__TRAVAIL À FAIRE__:
[A] Pour chaque affirmation, dites si elle concorde avec l'extrait sur Malebranche et répondez par oui ou par non en citant les mots de l'extrait qui tranchent. (i) Malebranche emploie lui-même le mot « inconscient ». (ii) La liberté réside dans l'acte de consentir, ou non, à un motif déjà ressenti. (iii) Dans les actions importantes, le motif apparaît plus difficilement.
[B] Poursuivez l'extrait sur Malebranche à partir de sa dernière phrase.

__EXTRAIT À LIRE__:
------------------------------------
Pour Malebranche, une telle conception de la liberté est une contradiction. Une volonté indifférente n’est en effet pas à proprement parler un pouvoir, une faculté positive : être indifférent, ce n’est pas vouloir positivement quelque chose, ce n’est pas affirmer un choix motivé. C’est seulement se résoudre à agir sans motivation. Pour souligner cette contradiction, Malebranche affirme la nécessité d’un motif dans toute action (répétition du « il faut »). La liberté réside dans l’acte de consentement (ou non) à un motif préalablement senti. Consentir, c’est en effet accepter librement une inclination ressentie. En d’autres termes, si l’on veut penser positivement la liberté comme acte motivé, il faut nécessairement poser le motif qui occasionne la possibilité du consentement.

c)      Toute action suppose un motif, même si celui-ci est inconscient

Comment affirmer que toute action se rapporte à un motif ? On pourrait en effet objecter que l’on éprouve parfois l’impression de se résoudre à agir indépendamment de tout motif. Malebranche répond à cette objection implicite dans la fin de la première partie. S’il est vrai que « nous ne pensons pas » nécessairement au motif qui nous fait agir, on peut néanmoins affirmer la présence d’un motif : l’argument avancé est celui de l’inconscient, même si Malebranche n’utilise pas le terme. Un motif peut être lié à l’action sans que nous en ayons immédiatement et clairement conscience. C’est le cas notamment dans les « choses qui ne sont pas de conséquence », c’est-à-dire tous les actes que nous accomplissons sans y porter réelle attention, en raison de leur peu d’importance. Il est vrai que dans les actions plus importantes le motif apparaît plus aisément, ne serait-ce parce que la réflexion et ses hésitations nous font clairement concevoir les enjeux et les intérêts de cette action.
------------------------------------
__DONNÉES FOURNIES__:
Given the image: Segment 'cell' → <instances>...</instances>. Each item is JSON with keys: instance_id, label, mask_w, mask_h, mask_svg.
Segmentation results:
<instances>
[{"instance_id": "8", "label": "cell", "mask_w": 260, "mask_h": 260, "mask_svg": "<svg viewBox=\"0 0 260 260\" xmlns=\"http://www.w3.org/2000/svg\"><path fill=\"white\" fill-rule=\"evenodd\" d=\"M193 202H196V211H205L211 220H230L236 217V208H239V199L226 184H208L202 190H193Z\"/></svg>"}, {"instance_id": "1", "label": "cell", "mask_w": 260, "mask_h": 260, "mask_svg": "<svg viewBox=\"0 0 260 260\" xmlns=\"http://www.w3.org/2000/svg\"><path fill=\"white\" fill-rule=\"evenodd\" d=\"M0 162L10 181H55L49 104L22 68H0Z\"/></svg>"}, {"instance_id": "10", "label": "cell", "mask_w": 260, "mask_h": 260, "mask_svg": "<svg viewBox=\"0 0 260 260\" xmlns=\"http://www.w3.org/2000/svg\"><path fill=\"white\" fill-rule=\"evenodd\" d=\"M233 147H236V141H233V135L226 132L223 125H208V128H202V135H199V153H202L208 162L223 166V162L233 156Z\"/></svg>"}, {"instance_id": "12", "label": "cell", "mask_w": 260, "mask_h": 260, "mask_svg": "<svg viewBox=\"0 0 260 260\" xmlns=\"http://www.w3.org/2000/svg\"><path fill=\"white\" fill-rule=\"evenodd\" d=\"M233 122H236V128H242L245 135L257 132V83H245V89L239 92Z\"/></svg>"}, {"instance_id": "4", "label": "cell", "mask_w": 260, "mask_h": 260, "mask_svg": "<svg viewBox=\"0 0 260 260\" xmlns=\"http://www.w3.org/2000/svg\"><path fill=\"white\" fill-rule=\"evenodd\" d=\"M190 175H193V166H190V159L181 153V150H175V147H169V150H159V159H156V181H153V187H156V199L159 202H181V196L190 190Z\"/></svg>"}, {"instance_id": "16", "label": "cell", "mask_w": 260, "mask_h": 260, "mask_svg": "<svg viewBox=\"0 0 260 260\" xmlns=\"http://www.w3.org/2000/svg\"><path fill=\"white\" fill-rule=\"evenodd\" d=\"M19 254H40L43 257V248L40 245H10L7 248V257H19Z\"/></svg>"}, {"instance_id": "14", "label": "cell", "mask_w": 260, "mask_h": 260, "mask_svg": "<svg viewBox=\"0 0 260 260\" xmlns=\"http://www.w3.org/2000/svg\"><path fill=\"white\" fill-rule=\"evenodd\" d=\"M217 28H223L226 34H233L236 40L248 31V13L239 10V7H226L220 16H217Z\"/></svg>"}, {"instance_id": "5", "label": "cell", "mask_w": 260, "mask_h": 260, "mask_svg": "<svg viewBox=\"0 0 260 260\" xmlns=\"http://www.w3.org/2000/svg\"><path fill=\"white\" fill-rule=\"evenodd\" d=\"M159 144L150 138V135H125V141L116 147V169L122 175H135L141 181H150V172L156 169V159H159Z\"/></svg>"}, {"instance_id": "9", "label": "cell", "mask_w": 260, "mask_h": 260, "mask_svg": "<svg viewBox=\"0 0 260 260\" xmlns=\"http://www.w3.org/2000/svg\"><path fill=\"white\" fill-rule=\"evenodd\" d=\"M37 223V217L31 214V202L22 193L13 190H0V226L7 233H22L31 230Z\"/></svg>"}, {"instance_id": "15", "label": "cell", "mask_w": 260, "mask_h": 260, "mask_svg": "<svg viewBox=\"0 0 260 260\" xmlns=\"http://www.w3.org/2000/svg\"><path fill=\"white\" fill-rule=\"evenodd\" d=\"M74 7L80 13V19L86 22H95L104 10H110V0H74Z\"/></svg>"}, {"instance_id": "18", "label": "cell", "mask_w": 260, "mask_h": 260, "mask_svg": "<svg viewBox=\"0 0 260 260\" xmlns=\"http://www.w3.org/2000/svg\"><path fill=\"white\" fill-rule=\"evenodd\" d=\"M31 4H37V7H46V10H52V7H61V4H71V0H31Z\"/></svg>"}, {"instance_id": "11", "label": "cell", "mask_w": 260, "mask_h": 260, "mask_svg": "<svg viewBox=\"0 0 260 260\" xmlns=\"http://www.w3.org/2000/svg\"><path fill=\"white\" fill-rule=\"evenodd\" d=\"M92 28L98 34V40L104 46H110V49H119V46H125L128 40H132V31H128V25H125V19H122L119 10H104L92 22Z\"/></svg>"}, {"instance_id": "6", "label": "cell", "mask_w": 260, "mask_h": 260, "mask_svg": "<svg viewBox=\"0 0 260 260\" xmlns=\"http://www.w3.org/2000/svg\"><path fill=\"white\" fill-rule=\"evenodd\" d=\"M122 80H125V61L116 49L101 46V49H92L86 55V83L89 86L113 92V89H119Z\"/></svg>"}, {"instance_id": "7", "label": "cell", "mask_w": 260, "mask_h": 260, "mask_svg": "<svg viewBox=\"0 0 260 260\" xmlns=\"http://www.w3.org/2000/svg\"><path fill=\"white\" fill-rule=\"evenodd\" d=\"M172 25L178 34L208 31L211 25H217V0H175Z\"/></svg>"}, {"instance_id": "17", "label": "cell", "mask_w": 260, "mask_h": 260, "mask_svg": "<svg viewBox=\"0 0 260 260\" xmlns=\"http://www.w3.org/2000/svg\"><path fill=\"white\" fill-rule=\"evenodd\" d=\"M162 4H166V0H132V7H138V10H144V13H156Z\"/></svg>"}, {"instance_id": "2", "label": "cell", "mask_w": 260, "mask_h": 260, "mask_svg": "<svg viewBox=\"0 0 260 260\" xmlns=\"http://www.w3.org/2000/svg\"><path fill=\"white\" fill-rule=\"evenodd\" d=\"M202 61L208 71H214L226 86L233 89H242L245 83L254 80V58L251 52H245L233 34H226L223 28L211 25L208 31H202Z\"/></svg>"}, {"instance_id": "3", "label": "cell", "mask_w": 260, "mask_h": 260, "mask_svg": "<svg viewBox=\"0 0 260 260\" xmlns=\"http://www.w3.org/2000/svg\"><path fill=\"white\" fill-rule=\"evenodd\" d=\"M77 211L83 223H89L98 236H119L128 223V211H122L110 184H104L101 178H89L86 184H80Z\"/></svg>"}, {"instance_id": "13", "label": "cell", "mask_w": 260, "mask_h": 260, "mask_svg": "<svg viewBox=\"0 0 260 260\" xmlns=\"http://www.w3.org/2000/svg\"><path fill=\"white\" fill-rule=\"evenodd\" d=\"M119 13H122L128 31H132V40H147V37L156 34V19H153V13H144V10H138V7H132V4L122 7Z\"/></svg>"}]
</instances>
------------------------------------
__RÉPONSES AUX CONSIGNES__:
[A]
(i) Non : « même si Malebranche n’utilise pas le terme ».
(ii) Oui : « La liberté réside dans l’acte de consentement (ou non) à un motif préalablement senti ».
(iii) Non : « dans les actions plus importantes le motif apparaît plus aisément ».

[B]
Comment caractériser l’aspect parfois inconscient des motifs ? Il semble que cette inconscience ne soit qu’une privation momentanée de conscience. Pour Malebranche, le motif qui échappe à la pensée (c’est-à-dire à la conscience immédiate) peut devenir conscient dès lors qu’on « y fait réflexion », c’est-à-dire dès lors que l’on s’interroge, par introspection, sur les motivations de nos actes. Cet argument de l’inconscient permet à Malebranche d’aller jusqu’à conclure que toute action, même la plus futile, est liée à un motif. Simplement celui-ci échappe parfois plus (« secret ») ou moins (« confus ») à la conscience immédiate.

2)     Loin d’avoir pour conséquence le déterminisme, la présence du motif rend possible l’acte de la volonté libre

a)      L’objection déterministe

Malebranche retourne l’objection qu’on pourrait lui faire. Cette  objection est la suivante : si tout acte est lié à un motif, il faut remettre en question la liberté et affirmer que nos actes  sont déterminés, même si cette détermination est inconsciente. Il faut ici bien souligner l’originalité de la thèse de Malebranche : il a caractérisé la liberté en utilisant un argument qui appartient à ceux qui veulent  remettre en question la liberté. L’argument des motivations inconscientes est notamment utilisé par Spinoza dans l’Ethique : pour Spinoza, la liberté comme libre arbitre est une illusion qui provient de l’ignorance des causes réelles par lesquelles nous sommes déterminés à agir.

b)      La réfutation de l’objection

Comment Malebranche retourne-t-il cet argument ? La solution réside dans l’examen du lien qui unit un motif et un acte. Et cet examen implique que l’on pousse l’introspection quant aux motivations de nos actes. En effet, on a vu que la réflexion comme introspection approfondie permettait d’entrevoir les motifs confus ou secrets de nos actes. Malebranche concède bien qu’il y a une certaine passivité (« été agis », « été mus ») dans tout choix d’action. Mais cette passivité ne permet pas de caractériser une action, et il importe avant tout de prendre en considération le consentement apporté à un motif.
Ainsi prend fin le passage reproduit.